A lo que la primera dama survietnamita respondió con el compromiso de llevar mostaza a la siguiente barbacoa budista.
No es broma.
- SÉ QUE EXISTE UN LIBRO LLAMADO “ÁRBOL DE HUMO” QUE TRATA DE LA GUERRA DE VIETNAM
Pero no me lo he leído.
En cambio sí que he devorado otro libro del mismo autor, Denis Johnson: “Sueños de trenes”.
Una novela corta tan desprovista de ironía, tan divertida en su lenguaje seco y cortante, tan sincera en su descripción conscientemente limitada de un tipo cualquiera nacido en la América profunda de principios de siglo, tan emotiva en la sencillez de las conversaciones, los deseos, los imprevistos y la irrupción de niñas-lobo que, en fin, merecía la pena meterlo aquí.
SÉ QUE UNA DE LAS PELÍCULAS MÁS RIDÍCULAS SOBRE VIETNAM LA DIRIGE JOHN WAYNE
Y la protagoniza John Wayne.
Tan mayor y tan en baja forma que resulta difícil creer que el pobre hombre pudiera saltar en paracaídas o secuestrar a ningún coronel norvietnamita sin romperse la cadera. Especialmente teniendo en cuenta que la media de edad entre los oficiales norteamericanos destacados en Vietnam a duras penas superaba la treintena.
Boinas Verdes después de todo es el resultado de lo que se conoce como el Jansenismo Iluminado del Actor: debe rodar una película por acción y efecto de una voz que ha apartado las nubes del firmamento y le ha reclamado dos horas y media de señores mayores que jamás fueron a ninguna guerra frunciendo el ceño, llevándose las manos a la cintura y midiéndose verbalmente los genitales. Eso sí, solo por la bellísima carátula de la edición en VHS de Boinas Verdes, con un John Wayne a medio camino de alguien a quien están practicándole un tacto rectal con una lima y alguien que acaba de ver su casa ardiendo, ya merece la pena.

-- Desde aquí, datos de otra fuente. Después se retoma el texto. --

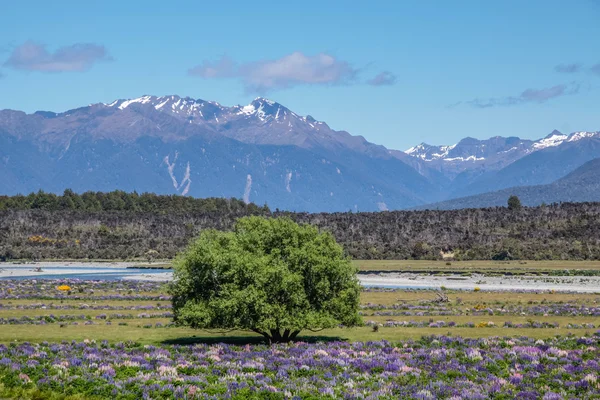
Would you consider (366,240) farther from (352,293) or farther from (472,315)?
(352,293)

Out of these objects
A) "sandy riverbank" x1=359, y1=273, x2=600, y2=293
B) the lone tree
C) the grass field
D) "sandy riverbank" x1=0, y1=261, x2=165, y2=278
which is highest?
the lone tree

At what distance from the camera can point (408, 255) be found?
16538cm

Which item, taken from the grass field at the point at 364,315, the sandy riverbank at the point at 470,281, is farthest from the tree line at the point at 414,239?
the grass field at the point at 364,315

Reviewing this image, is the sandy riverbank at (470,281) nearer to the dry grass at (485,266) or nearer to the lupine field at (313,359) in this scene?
the dry grass at (485,266)

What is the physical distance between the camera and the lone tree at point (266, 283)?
3906 cm

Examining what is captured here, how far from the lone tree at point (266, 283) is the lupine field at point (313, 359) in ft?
4.34

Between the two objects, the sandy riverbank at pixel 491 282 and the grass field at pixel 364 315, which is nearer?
the grass field at pixel 364 315

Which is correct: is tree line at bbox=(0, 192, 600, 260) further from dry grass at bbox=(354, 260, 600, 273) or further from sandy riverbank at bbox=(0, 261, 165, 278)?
sandy riverbank at bbox=(0, 261, 165, 278)

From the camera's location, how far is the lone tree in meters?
39.1

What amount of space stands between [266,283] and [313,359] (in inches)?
238

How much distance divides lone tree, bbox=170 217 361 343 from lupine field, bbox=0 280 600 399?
4.34 feet

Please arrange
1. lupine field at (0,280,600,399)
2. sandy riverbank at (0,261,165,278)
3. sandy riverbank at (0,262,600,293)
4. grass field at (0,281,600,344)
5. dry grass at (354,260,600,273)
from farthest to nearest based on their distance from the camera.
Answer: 1. dry grass at (354,260,600,273)
2. sandy riverbank at (0,261,165,278)
3. sandy riverbank at (0,262,600,293)
4. grass field at (0,281,600,344)
5. lupine field at (0,280,600,399)

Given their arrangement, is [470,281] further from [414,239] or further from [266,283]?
[414,239]

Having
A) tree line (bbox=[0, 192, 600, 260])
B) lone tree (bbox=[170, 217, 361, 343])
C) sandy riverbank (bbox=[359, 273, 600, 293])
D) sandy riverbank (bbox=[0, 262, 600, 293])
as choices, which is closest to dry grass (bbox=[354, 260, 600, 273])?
sandy riverbank (bbox=[0, 262, 600, 293])
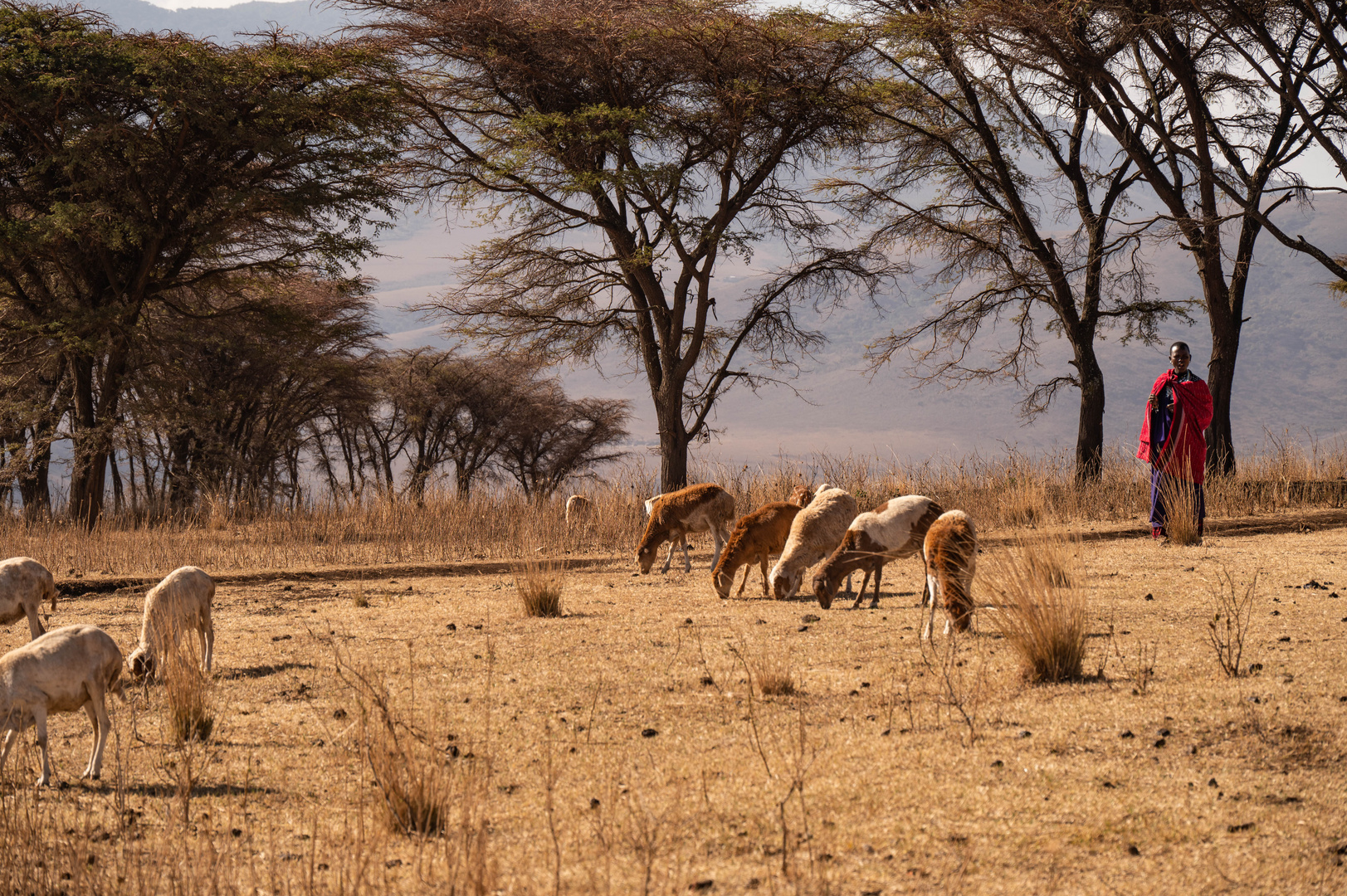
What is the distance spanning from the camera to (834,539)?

Hasta la guerra merece la pena.
- SÉ QUE LOS NORTEAMERICANOS NO LUCHARON CONTRA VIETNAM DEL NORTE
En realidad fueron norcoreanos luchando contra australianos, quienes a su vez luchaban contra la amenaza del Pathet Lao, quienes a su vez se liaban a tiros contra los Montagnard (campesinos de las tierras altas del centro de Vietnam), quienes a su vez la emprendían contra las milicias nacionalistas, quienes a su vez se la tenían jurada a las milicias católicas, quienes a su vez se zurraban con el Vietcong, quienes a su vez le plantaban batalla a las tropas surcoreanas, quienes a su vez eran bombardeadas por la aviación norcoreana, quienes a su vez ayudaban a los Jemeres Rojos camboyanos, quienes a su vez ponían entre las cuerdas a los franceses, quienes a su vez seguían reprimiendo cualquier culto budista y, a la vez, fueron traicionados por las bandas de gángsteres de Saigon camelados por la CIA para obtener el control de la zona en los 50, quienes más tarde también se la jugarían a los americanos porque eso es lo que hace el crimen organizado.
Por eso, en definitiva, solo sé que apenas sé nada sobre la Guerra de Vietnam.